Earlier this year, a Cornell economist, William Lesser, accepted payment from what Schwab described as a "biotech front group," in exchange for producing a highly suspect analysis indicating that GMO labeling would be a huge cost for consumers. And while Lesser said the study contained his personal observations rather than those of Cornell, GMO backers nevertheless began to refer to his findings as "the Cornell study" in their efforts to stave off initiatives by states to force food makers to include labeling of GMO ingredients in their products.
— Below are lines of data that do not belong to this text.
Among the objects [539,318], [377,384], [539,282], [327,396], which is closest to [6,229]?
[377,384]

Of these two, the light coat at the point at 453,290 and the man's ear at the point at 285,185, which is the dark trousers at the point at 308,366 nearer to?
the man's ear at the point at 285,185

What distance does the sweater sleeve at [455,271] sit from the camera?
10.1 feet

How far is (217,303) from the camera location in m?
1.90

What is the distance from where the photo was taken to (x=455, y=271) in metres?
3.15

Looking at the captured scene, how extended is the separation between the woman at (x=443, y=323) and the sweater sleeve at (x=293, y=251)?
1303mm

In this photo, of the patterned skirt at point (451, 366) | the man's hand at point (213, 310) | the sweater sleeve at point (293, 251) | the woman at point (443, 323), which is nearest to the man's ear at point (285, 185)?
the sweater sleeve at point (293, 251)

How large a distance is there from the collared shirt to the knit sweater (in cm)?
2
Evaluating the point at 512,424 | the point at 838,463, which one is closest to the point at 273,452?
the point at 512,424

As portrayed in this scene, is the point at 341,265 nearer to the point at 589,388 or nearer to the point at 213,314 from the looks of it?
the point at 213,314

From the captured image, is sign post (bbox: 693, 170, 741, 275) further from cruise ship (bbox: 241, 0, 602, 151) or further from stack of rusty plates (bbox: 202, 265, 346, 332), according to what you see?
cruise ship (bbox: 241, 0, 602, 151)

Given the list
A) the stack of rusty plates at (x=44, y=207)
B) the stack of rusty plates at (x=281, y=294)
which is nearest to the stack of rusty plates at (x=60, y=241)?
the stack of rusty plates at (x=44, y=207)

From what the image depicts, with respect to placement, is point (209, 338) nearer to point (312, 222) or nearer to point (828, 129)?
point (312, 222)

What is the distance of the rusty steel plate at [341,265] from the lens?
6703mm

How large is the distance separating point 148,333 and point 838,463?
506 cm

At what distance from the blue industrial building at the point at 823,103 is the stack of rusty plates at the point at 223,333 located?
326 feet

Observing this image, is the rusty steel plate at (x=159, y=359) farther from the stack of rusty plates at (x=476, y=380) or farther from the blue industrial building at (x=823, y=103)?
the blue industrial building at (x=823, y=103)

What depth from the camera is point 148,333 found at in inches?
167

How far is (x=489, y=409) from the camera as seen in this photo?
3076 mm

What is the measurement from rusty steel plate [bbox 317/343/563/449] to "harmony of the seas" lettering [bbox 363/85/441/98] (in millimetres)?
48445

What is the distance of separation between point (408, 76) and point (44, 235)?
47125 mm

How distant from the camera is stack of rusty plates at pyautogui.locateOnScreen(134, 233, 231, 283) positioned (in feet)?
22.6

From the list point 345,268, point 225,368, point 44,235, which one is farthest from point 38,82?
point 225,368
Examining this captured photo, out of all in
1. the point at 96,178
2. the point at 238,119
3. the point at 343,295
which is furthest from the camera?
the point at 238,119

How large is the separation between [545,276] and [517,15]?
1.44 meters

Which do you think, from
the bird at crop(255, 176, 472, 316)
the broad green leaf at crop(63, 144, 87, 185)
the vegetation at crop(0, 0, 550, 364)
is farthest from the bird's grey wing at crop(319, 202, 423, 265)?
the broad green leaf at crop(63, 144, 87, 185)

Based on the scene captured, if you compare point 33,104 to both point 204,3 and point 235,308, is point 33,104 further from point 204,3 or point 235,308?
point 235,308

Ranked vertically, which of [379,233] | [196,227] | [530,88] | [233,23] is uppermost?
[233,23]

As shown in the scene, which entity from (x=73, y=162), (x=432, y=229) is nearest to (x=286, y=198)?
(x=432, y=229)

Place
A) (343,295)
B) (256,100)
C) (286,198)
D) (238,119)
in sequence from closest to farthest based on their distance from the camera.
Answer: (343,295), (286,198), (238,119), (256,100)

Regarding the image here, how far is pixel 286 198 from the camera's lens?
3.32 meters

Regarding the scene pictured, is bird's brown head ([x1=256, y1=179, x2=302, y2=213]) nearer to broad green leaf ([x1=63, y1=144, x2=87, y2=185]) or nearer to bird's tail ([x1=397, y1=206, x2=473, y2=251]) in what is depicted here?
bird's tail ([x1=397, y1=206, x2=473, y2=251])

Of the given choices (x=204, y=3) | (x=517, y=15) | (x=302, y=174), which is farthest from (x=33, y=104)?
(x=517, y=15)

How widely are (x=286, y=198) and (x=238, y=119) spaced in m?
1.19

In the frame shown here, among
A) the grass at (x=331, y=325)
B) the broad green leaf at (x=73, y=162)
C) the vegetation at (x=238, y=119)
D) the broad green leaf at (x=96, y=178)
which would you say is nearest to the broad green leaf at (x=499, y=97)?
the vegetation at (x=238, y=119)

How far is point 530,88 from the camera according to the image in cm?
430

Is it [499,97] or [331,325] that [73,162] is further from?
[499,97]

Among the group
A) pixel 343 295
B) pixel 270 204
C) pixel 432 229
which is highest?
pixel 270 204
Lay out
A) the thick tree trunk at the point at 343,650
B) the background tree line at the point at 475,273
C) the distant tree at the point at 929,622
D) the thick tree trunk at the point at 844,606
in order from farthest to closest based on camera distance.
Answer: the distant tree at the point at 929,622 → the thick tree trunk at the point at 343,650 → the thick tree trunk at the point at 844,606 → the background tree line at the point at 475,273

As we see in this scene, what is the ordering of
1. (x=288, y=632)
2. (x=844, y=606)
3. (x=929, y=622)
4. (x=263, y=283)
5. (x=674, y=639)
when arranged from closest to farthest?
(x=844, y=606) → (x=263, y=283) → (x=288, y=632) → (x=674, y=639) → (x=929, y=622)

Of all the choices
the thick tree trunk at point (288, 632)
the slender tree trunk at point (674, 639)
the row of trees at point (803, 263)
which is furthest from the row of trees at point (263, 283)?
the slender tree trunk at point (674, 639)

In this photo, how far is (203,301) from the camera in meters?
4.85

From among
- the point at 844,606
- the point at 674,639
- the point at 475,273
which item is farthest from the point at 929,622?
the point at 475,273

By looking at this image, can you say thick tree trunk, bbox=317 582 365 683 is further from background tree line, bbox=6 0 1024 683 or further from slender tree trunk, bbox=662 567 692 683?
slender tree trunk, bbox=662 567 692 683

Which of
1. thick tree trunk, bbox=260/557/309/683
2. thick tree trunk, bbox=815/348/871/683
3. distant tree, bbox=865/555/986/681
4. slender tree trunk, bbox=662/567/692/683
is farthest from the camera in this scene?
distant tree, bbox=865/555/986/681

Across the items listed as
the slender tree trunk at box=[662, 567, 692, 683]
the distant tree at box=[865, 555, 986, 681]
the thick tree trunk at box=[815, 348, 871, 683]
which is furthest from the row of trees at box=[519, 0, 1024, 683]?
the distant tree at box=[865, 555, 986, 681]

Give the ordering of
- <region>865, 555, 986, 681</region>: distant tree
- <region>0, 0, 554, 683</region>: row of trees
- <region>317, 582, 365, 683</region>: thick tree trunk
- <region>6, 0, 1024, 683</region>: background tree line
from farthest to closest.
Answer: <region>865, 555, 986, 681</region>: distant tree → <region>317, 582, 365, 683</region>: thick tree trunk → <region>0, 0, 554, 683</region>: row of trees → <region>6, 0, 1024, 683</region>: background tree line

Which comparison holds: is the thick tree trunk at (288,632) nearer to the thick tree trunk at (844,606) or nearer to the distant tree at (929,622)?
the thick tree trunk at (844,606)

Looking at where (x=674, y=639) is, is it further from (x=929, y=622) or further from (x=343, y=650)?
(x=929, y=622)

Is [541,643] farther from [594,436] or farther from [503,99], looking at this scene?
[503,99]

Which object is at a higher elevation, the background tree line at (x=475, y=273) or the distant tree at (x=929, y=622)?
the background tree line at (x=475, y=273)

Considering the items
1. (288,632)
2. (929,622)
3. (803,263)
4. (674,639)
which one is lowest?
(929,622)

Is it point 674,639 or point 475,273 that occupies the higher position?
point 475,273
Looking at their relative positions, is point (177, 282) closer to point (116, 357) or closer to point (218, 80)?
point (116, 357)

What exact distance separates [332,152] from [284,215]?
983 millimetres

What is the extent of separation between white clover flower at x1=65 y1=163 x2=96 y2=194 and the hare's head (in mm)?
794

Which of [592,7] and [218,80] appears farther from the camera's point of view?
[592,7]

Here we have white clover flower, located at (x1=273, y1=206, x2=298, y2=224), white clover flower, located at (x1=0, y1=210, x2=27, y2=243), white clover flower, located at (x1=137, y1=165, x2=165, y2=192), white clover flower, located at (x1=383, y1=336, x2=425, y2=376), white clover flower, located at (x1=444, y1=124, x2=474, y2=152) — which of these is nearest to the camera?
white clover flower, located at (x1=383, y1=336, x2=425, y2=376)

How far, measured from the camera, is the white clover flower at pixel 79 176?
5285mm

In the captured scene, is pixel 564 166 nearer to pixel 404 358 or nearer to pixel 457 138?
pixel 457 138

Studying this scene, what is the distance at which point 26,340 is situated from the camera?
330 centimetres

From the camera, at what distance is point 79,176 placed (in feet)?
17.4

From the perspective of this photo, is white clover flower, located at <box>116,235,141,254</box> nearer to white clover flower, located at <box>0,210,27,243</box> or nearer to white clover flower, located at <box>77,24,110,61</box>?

At the same time, Schwab noted, independent studies have shown that GMO labeling would not increase food costs by much, if at all.
Cornell's latest jaunt into the debate over GMOs, so dubbed the "Alliance for Science," will mostly just add to confusion about this issue, as well as factual distortions, regarding the public debate.
"Rather than trying to promote a civil, honest, impartial dialogue about GMOs--as you would expect from a university like Cornell--the school has chosen to partner with some of the biotechnology industry's most prominent supporters and defenders," Schwab wrote.
That is apparent judging by the Cornell press release announcing the new pro-GMO initiative; the school said the money -- $5.6 million -- came in the form of a grant from the Bill & Melinda Gates Foundation, which has been notoriously supportive of GMO crops and foods.
We need open, honest debate, not bought-and-paid-for propaganda
"Proponents and opponents alike speculate whether biotech crops are of benefit to farmers, but rarely are those farmers engaged in the biotech discourse or their voices heard," said Sarah Evanega, senior associate director of International Programs in Cornell's College of Agriculture and Life Sciences (CALS), who will lead the project, according to the press release.
"Our goal is to depolarize the GMO debate and engage with potential partners who may share common values around poverty reduction and sustainable agriculture, but may not be well informed about the potential biotechnology has for solving major agricultural challenges," Evanega continued. "For instance, pro-biotech activists share a lot of the same anti-pesticide, low-input, sustainable-agriculture vision as the organic movement."
Regarding Gates, as Food & Water Watch noted, the philanthropy has partnered with biotech firms to develop GM crops for Africa, though African nations either don't want them or don't need them (because their organic food production is sufficient for their needs).
At a juncture when Americans really need a clear and open (and honest) discussion about GMO foods and GM crops, here comes one of nation's top academic institutions, taking money from the world's richest man, to muddy the waters in the debate over one of the seminal food issues of our day.